JOB: State how many lines in the listing below contain the word "which", giving only the number.

RECORD SET:
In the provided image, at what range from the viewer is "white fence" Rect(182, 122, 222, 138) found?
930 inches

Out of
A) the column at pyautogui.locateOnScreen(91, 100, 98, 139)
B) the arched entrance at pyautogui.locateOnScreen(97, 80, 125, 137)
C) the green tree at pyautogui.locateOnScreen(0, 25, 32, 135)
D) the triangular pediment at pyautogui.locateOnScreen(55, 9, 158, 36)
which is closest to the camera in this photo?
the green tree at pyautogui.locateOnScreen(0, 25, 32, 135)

* * *

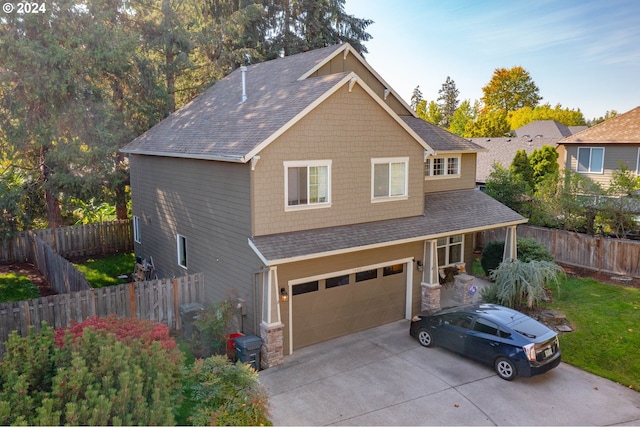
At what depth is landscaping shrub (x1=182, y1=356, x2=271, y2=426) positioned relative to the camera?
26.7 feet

--

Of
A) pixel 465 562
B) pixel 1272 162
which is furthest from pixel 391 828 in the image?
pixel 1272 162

EXERCISE SOLUTION: 2